C-C chemokine receptor 6-regulated entry of TH-17 cells into the CNS through the choroid plexus is required for the initiation of EAE

Interleukin 17-producing T helper cells (T(H)-17 cells) are important in experimental autoimmune encephalomyelitis, but their route of entry into the central nervous system (CNS) and their contribution relative to that of other effector T cells remain to be determined. Here we found that mice lacking CCR6, a chemokine receptor characteristic of T(H)-17 cells, developed T(H)-17 responses but were highly resistant to the induction of experimental autoimmune encephalomyelitis. Disease susceptibility was reconstituted by transfer of wild-type T cells that entered into the CNS before disease onset and triggered massive CCR6-independent recruitment of effector T cells across activated parenchymal vessels. The CCR6 ligand CCL20 was constitutively expressed in epithelial cells of choroid plexus in mice and humans. Our results identify distinct molecular requirements and ports of lymphocyte entry into uninflamed versus inflamed CNS and suggest that the CCR6-CCL20 axis in the choroid plexus controls immune surveillance of the CNS.

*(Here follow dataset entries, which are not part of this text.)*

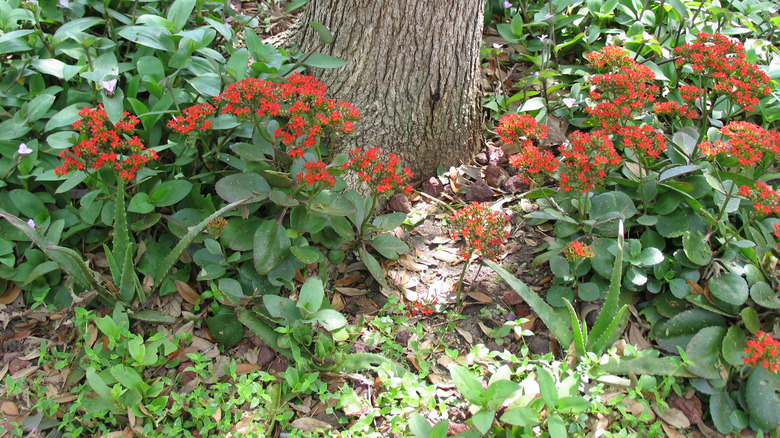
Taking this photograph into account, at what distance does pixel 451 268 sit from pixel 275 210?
0.96 m

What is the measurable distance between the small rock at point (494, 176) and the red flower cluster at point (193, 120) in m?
1.62

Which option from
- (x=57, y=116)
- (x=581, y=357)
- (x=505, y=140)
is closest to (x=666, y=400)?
(x=581, y=357)

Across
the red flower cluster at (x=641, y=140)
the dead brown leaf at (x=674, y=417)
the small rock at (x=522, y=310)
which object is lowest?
the dead brown leaf at (x=674, y=417)

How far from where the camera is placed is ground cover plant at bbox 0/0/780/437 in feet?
7.34

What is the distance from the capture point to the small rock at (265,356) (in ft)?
8.30

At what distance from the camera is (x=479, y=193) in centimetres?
319

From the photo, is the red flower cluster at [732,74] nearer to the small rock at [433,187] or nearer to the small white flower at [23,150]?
the small rock at [433,187]

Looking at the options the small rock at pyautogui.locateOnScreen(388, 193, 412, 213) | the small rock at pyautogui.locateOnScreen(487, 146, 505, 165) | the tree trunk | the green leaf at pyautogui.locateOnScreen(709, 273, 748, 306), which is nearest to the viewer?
the green leaf at pyautogui.locateOnScreen(709, 273, 748, 306)

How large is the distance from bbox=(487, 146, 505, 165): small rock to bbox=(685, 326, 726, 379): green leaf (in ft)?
5.06

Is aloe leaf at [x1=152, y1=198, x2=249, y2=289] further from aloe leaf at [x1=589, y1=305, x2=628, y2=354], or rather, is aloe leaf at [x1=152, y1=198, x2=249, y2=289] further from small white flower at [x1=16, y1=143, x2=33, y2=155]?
aloe leaf at [x1=589, y1=305, x2=628, y2=354]

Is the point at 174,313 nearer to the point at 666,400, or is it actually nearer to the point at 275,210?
the point at 275,210

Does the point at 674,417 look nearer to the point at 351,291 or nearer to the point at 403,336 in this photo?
the point at 403,336

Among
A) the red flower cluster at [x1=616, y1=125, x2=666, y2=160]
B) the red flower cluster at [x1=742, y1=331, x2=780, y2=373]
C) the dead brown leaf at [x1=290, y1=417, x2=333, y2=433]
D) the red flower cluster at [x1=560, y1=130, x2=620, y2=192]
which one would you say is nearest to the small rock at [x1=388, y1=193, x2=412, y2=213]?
the red flower cluster at [x1=560, y1=130, x2=620, y2=192]

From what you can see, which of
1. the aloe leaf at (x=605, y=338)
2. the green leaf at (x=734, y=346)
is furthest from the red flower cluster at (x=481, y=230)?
the green leaf at (x=734, y=346)
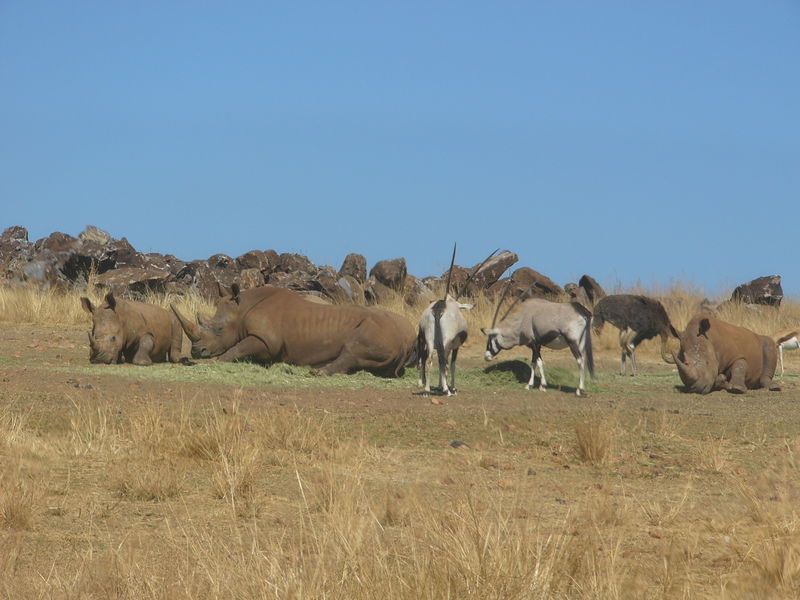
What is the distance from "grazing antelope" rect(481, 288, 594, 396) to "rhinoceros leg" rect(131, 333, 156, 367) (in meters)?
4.71

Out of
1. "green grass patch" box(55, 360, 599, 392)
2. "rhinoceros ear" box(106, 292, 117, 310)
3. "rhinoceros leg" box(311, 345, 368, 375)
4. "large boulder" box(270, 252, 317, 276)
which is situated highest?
"large boulder" box(270, 252, 317, 276)

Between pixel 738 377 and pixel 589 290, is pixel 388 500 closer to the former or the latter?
pixel 738 377

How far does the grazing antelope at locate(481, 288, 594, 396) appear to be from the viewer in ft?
49.2

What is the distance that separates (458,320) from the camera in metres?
13.8

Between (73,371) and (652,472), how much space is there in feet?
26.9

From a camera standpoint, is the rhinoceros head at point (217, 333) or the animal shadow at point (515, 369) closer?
the animal shadow at point (515, 369)

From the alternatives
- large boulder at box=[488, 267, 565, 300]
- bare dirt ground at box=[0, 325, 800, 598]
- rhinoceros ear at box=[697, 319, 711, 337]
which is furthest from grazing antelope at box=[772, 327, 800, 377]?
large boulder at box=[488, 267, 565, 300]

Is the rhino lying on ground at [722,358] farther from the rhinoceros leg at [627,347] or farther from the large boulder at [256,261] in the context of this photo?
the large boulder at [256,261]

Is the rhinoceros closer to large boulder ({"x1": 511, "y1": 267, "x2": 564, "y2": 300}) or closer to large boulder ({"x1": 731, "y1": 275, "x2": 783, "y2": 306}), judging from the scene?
large boulder ({"x1": 511, "y1": 267, "x2": 564, "y2": 300})

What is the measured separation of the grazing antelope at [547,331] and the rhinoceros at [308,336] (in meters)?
1.60

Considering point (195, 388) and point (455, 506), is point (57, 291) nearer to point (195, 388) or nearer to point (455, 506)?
point (195, 388)

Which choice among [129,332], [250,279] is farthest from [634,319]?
[250,279]

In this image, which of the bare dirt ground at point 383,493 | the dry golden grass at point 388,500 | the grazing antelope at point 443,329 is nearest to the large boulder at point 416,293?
the grazing antelope at point 443,329

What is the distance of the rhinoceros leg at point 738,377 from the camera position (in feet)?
52.7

Endothelial cell-specific lymphotoxin-β receptor signaling is critical for lymph node and high endothelial venule formation.

The development of lymph nodes (LNs) and formation of LN stromal cell microenvironments is dependent on lymphotoxin-β receptor (LTβR) signaling. In particular, the LTβR-dependent crosstalk between mesenchymal lymphoid tissue organizer and hematopoietic lymphoid tissue inducer cells has been regarded as critical for these processes. Here, we assessed whether endothelial cell (EC)-restricted LTβR signaling impacts on LN development and the vascular LN microenvironment. Using EC-specific ablation of LTβR in mice, we found that conditionally LTβR-deficient animals failed to develop a significant proportion of their peripheral LNs. However, remnant LNs showed impaired formation of high endothelial venules (HEVs). Venules had lost their cuboidal shape, showed reduced segment length and branching points, and reduced adhesion molecule and constitutive chemokine expression. Due to the altered EC-lymphocyte interaction, homing of lymphocytes to peripheral LNs was significantly impaired. Thus, this study identifies ECs as an important LTβR-dependent lymphoid tissue organizer cell population and indicates that continuous triggering of the LTβR on LN ECs is critical for lymphocyte homeostasis.